I've shifted over 60% of my YTD gains into my intermediate bond funds today, because I believe inflation is in our future. Even if I guess wrong, I still have some investments in the funds that shows the most gains this year, so not all will be lost.

spendius
 
  1  
Reply Fri 16 Oct, 2009 05:45 pm
@cicerone imposter,
Check out ci. whether folk like you are increasing or decreasing. That will give you a good idea where the US economy is headed.
0 Replies
 
okie
 
  1  
Reply Thu 22 Oct, 2009 08:20 am
I just don't see how some people can claim the recession is over. I don't see how it will really recover until we get this bunch out of Congress and the Whitehouse with their adversarial attitude toward us, the producers out here, and free markets out here.

"New Unemployment Claims Rise More Than Expected to 531,000
The Labor Department said new jobless claims rose to a seasonally adjusted 531,000 last week, from an upwardly revised 520,000 the previous week. Wall Street economists had expected only a slight increase, according to Thomson Reuters."

http://www.foxnews.com/politics/2009/10/22/new-unemployment-claims-rise-expected/
cicerone imposter
 
  0  
Reply Fri 23 Oct, 2009 07:13 am
@okie,
okie, You are an idiot! You expect Obama and this congress to reverse the deepest recession our country has ever had in nine months that Bush created in eight years.

Your brain is damaged too much for any cure.
Foofie
 
  1  
Reply Fri 23 Oct, 2009 09:08 pm
@cicerone imposter,
cicerone imposter wrote:

okie, You are an idiot! You expect Obama and this congress to reverse the deepest recession our country has ever had in nine months that Bush created in eight years.

Your brain is damaged too much for any cure.

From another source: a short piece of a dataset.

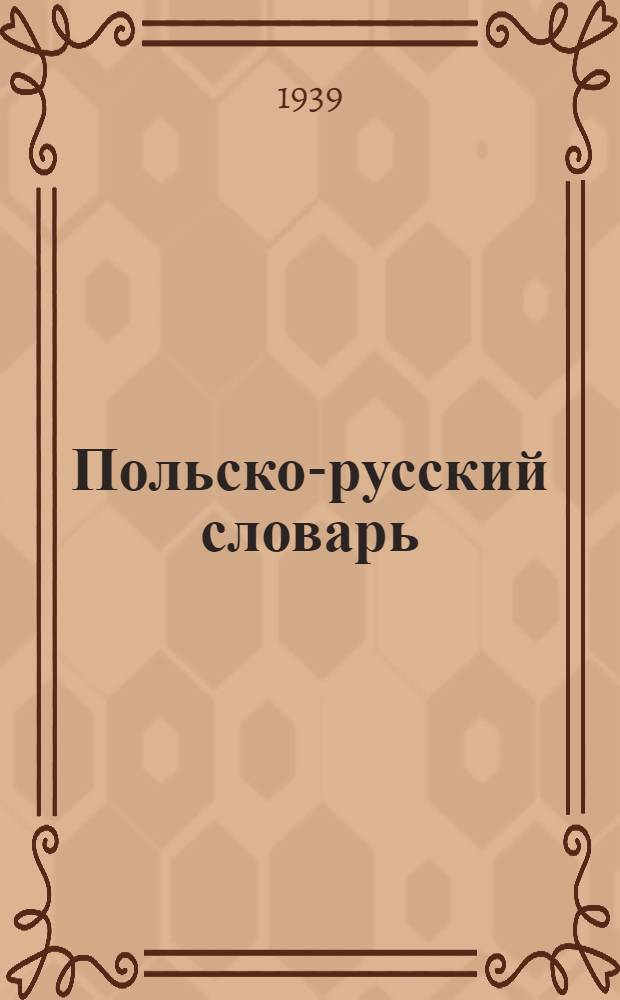 1939

Польско-русский словарь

No. I do not expect him to reverse the recession. But, he talked about job creation with so much confidence, in my opinion, I thought by now the unemployment would have been reversed. The rhetoric leaves a credibility gap, I believe. Did FDR have the WPA in place by this time, during FDR's watch?
realjohnboy
 
  1  
Reply Fri 23 Oct, 2009 09:52 pm
@Foofie,
no.
0 Replies
 
rabel22
 
  1  
Reply Fri 23 Oct, 2009 11:47 pm
@Foofie,
Do you really expect obama to fix up in 9 months what Bush took 8 years to create. Git real!
cicerone imposter
 
  1  
Reply Sat 24 Oct, 2009 09:45 am
@rabel22,
What many of the conservatives also forget is that the first TARP funds were approved by Bush; they than come back and scream about the redistribution of wealth.

They have no consistency in their arguments.